My friend is an optimist with prostate cancer. He is in his eightieth year and given that he felt healthy, played golf every day, and had no obvious symptoms, had to think long and hard before deciding to undergo the debilitating treatment that is chemotherapy.
He is also an inspiration. Few would accept and respond to such a difficult emotional challenge of deliberately poisoning your own body because someone else told you it was necessary with the grace and magnanimity that he has shown not just at first when the whole thing is raw, but every time you see him. The good days and the bad are greeted with a spark of clarity and thanks to his god.
The other day another of my golfing buddies brought John over for a yarn and a cold one. The three of us sat for an hour, or maybe two, talking our usual nonsensical theories on how best to hit a small round object forward in a straight line, with the occasional digression into politics and a shot at the breeze. Meaningless drivel among old blokes is truly one of life’s pleasures.
At one point we got onto the environment and from there to my own latest incarnation supporting evidence-based policy. John was enthralled and then effusive. Trying to put accessible finance into the hands of landholders was the best idea he had heard in years.
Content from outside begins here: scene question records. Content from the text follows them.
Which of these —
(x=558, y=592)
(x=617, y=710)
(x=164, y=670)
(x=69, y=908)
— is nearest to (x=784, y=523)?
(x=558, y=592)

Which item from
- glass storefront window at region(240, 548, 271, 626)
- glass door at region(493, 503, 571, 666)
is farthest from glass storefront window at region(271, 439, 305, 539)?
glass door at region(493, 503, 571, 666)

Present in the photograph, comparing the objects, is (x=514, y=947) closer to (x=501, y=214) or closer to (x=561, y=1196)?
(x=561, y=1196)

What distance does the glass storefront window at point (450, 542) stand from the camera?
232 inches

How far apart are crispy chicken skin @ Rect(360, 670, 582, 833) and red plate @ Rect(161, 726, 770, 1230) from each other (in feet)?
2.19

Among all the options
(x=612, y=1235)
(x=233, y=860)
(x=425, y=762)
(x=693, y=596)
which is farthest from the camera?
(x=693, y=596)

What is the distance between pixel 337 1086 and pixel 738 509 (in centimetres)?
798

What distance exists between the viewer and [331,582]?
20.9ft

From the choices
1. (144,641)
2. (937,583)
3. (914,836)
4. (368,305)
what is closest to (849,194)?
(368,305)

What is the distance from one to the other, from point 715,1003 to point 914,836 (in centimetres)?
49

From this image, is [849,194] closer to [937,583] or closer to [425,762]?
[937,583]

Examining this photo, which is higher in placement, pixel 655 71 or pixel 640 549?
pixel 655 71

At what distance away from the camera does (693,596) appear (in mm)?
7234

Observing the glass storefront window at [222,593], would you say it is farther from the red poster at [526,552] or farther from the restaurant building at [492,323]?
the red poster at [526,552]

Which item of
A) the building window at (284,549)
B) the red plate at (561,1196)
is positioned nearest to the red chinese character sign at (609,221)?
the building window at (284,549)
He was genuinely excited.
As you can already tell, John is a ‘half full glass’ type of person, a genuine optimist. Indeed, for him, the optimism and evidence conundrum does not exist to the point his glass brims over not from an excess of positivity but from putting things in their rightful place.
That he found my ideas exciting was the most encouraging thing I’d experienced for a very long time. Most days I face naysayers, antagonists and straight up enemies. I have even begun to wonder if there was any liquid at all in people’s glasses for most are not just negative they are downright aggressive towards our ideas to better understanding the management of natural resources.
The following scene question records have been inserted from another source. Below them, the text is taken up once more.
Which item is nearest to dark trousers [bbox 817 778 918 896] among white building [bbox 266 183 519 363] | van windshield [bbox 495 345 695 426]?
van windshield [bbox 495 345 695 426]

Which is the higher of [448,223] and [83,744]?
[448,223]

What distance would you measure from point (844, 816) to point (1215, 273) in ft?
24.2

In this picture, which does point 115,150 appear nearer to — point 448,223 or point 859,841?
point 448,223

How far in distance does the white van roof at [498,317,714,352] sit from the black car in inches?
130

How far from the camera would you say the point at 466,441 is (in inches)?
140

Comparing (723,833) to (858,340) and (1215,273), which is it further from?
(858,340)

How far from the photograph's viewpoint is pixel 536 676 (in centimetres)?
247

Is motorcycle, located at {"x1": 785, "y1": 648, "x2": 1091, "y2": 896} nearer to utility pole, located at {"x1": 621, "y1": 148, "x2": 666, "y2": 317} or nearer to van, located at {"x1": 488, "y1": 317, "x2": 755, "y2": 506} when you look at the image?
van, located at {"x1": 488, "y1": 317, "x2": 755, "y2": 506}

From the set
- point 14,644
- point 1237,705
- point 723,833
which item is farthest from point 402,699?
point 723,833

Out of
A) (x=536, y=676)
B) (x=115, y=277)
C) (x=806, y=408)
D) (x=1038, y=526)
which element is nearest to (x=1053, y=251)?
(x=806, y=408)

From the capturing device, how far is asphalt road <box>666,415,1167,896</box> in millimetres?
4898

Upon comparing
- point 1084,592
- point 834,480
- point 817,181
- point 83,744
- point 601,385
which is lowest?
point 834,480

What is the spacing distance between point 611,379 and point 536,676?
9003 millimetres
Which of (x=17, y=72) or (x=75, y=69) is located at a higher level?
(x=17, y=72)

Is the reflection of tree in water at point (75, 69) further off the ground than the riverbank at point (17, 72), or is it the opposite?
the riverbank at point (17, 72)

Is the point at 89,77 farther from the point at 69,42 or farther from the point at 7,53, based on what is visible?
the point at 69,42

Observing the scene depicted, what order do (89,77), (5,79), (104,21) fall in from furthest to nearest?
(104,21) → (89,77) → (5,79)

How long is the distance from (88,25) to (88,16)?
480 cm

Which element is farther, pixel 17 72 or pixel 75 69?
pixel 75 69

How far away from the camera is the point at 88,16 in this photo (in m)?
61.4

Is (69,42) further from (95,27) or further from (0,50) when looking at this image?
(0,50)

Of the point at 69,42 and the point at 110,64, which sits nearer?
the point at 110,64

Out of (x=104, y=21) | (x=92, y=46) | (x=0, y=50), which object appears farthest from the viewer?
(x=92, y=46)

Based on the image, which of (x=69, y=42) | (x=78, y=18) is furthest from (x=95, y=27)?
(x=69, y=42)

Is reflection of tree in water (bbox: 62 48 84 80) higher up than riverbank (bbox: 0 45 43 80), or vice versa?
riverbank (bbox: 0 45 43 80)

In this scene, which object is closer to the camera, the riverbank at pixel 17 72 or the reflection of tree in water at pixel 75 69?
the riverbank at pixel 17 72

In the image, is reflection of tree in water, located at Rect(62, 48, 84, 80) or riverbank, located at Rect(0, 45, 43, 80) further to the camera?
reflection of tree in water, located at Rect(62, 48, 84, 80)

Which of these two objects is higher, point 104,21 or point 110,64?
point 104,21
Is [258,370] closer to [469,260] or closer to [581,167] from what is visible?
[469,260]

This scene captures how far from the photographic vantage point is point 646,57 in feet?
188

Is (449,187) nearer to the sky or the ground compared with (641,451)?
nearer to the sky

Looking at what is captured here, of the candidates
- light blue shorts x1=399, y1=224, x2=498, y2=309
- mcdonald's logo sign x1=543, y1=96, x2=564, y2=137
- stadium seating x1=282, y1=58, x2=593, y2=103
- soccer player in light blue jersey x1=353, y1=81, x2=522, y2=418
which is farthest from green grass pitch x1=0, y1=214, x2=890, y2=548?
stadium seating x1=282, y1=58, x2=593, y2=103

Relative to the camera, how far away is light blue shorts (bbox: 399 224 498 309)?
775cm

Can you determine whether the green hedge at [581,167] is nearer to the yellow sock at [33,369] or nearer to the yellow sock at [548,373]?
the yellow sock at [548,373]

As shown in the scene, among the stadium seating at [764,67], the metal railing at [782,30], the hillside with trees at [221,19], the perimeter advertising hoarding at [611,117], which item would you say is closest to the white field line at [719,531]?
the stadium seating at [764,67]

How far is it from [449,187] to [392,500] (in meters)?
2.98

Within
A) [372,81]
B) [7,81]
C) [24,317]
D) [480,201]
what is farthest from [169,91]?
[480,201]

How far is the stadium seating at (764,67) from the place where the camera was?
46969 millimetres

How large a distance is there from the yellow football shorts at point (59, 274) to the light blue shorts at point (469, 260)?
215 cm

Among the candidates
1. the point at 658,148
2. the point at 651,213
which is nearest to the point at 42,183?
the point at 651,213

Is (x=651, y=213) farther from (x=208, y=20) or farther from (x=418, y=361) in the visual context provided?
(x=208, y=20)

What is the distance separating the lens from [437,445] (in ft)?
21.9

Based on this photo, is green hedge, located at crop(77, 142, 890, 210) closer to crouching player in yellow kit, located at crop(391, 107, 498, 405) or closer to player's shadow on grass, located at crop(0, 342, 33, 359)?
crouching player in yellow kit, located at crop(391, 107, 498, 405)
Before I get too carried away though, it is true that old men drivel and mates are prone to both rib and big each other up to excess. Most of the greatest ever golf shots known to man have happened on a Sunday afternoon at Springwood Country Club. Only this seemed very different. Maybe it was the chemo or the beer or some hokey pokey between the two but what I felt was level-headed enthusiasm. A point of truth had been made.
I have known for a while that with our afterbefore thinking we are onto something.
The combination of ecological research evidence and counterfactual scenarios, all hanging about in the cloud, can make a difference. Whether we do it or not, critical decisions on sustainable production and future food security will increasingly use more evidence and less gut feel.
So thank you, John. Thank you for being one of the very few to genuinely see what needs to be done and if not by me or by afterbefore, then by someone, soon.
And may that clarity stay with you through your challenges for you have helped more than you know.